● **Excerpt to read**
↓↓↓
The Court held that the French rules that allowed a French parent company a full exemption with respect to dividends received from domestic or foreign subsidiaries under a group taxation regime (tax-integrated groups), but effectively taxed (up to) 5 percent of dividends received from shareholdings in EU subsidiaries for non-integrated groups, are in breach of the freedom of establishment.
Under French tax law applicable until 2016, parent companies were allowed to deduct from their net profits the net revenues from holdings that were eligible for the tax regime for parent companies, with the exception of a fixed proportion of 5 percent of costs and expenses. A French parent company that had opted for tax integration with resident companies was entitled to neutralize, for the computation of the tax group result, the add-back of the fixed proportion of costs and expenses for certain eligible dividends, provided the income was received from tax-integrated domestic subsidiaries (i.e. the main condition for joining a tax group was to be held at least 95 percent by a tax integrated parent company).
Following a referral received from the Administrative Court of Appeal of Versailles, the CJEU held on September 2, 2015, in case C-386/14 (hereinafter referred to as "the Groupe Steria” case), that EU law precludes rules governing tax integration schemes under which the neutralization described above is available for domestic dividends within the tax group, but denied for dividends received from subsidiaries located in other EU Member States, which would have been eligible to join the parent company’s tax group if they had been French residents – please refer to EuroTaxFlash Issue 255 (PDF 81.9 KB). In other words, a French company that had opted for tax integration with resident companies should have been entitled to neutralize the add-back, irrespective of whether the dividends were distributed by tax integrated subsidiaries resident in France or in another Member State, provided the later meet the conditions to be tax integrated (except the French residence).
The plaintiffs in the present joined cases were two French companies that received cross-border dividends from their EU subsidiaries and were subject to the 5 percent add-back into their profits. As opposed to the facts in the Group Steria case, where the French company had formed a tax-integrated group with its domestic subsidiaries, neither of the plaintiffs in the cases referred to the CJEU in 2022 had elected to form such a group with their subsidiaries, despite being eligible for the tax integration scheme. In both cases, the neutralization was denied on the grounds that the French parent companies had decided not to opt for the tax integration scheme
The CJEU decision
The CJEU noted that, in light of the Group Steria ruling, dividends received by a resident parent company (from tax integrated resident and non-resident subsidiaries meeting the conditions to be eligible for tax integration, except residence) belonging to a tax-integrated group are deducted in full from its net profit and are therefore fully exempt from corporation tax in France. However, the Court acknowledged that, under domestic law, a parent company that is not part of a tax-integrated group and that receives dividends from a subsidiary established in another Member State (satisfying the conditions to join a tax group except the French residence) was excluded from the benefit of the neutralisation mechanism of the tax integration regime. This treatment was liable to make it less attractive for that parent company to exercise its freedom of establishment (Article 49 of the Treaty on the Functioning of the EU – TFEU), which is a restriction on that freedom and precluded by EU law.
↑↑↑
● **Extracted entries**
↓↓↓
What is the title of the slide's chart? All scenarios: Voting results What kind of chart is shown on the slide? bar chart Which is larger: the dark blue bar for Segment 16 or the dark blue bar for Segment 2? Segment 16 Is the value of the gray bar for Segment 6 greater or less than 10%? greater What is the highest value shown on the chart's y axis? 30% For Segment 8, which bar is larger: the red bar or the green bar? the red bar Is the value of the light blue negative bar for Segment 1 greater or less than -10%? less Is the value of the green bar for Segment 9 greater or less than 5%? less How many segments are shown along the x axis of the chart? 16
↑↑↑
↓↓↓
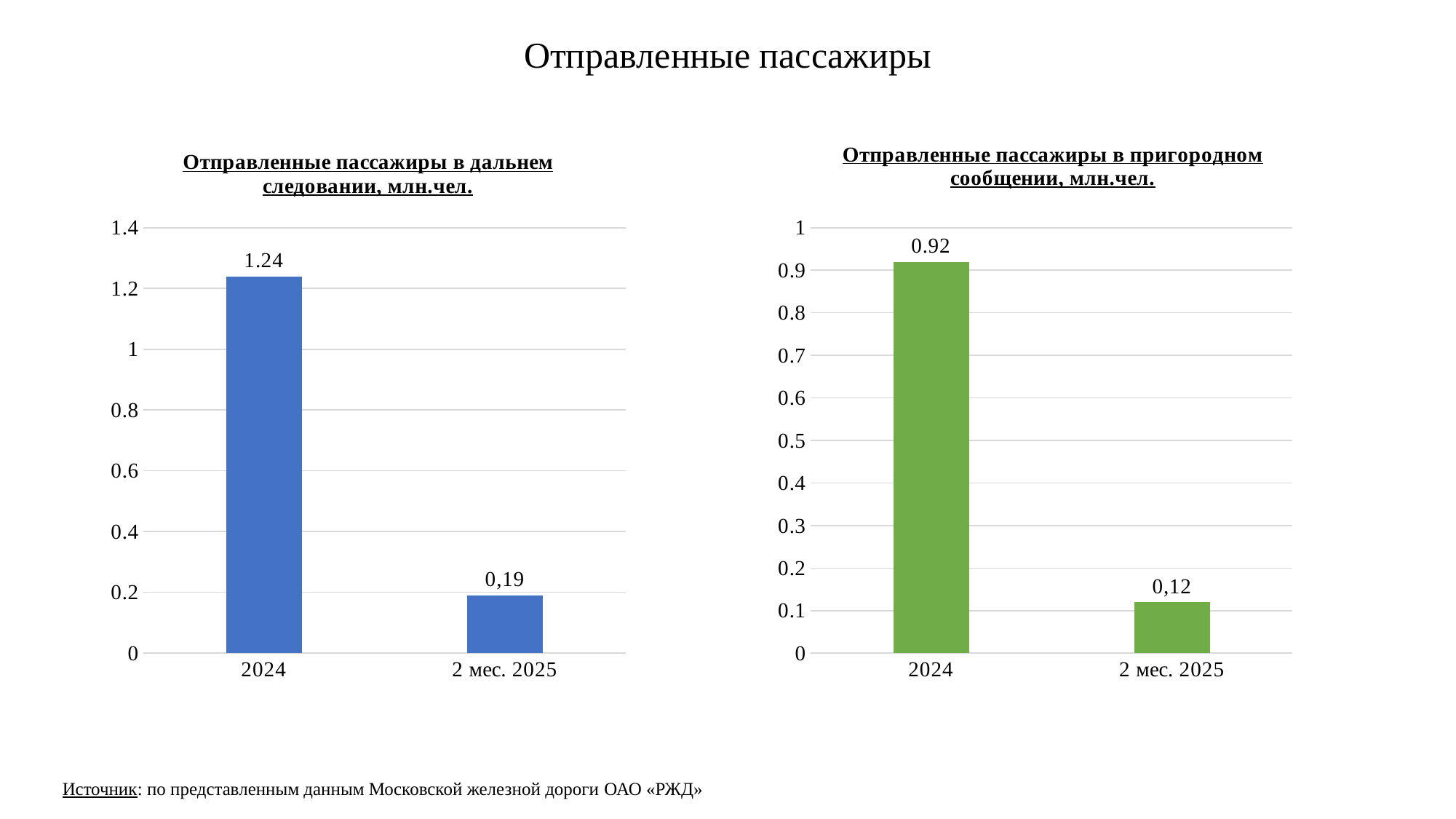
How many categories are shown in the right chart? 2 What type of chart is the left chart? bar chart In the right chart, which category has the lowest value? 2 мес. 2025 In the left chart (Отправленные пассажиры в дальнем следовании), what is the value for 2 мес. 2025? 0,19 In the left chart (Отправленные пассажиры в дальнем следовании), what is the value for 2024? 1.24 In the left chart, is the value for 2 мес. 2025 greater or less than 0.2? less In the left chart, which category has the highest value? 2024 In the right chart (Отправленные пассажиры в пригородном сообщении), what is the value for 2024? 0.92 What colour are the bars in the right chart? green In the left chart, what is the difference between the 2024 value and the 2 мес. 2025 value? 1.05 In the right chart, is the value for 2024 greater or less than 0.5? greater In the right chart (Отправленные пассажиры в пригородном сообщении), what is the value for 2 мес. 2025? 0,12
↑↑↑
● **Work task**
From the excerpt on the CJEU ruling above, transcribe the passage starting with "Under French tax" and going on through "integrated parent company).".

● **Answer below**
Under French tax law applicable until 2016, parent companies were allowed to deduct from their net profits the net revenues from holdings that were eligible for the tax regime for parent companies, with the exception of a fixed proportion of 5 percent of costs and expenses. A French parent company that had opted for tax integration with resident companies was entitled to neutralize, for the computation of the tax group result, the add-back of the fixed proportion of costs and expenses for certain eligible dividends, provided the income was received from tax-integrated domestic subsidiaries (i.e. the main condition for joining a tax group was to be held at least 95 percent by a tax integrated parent company).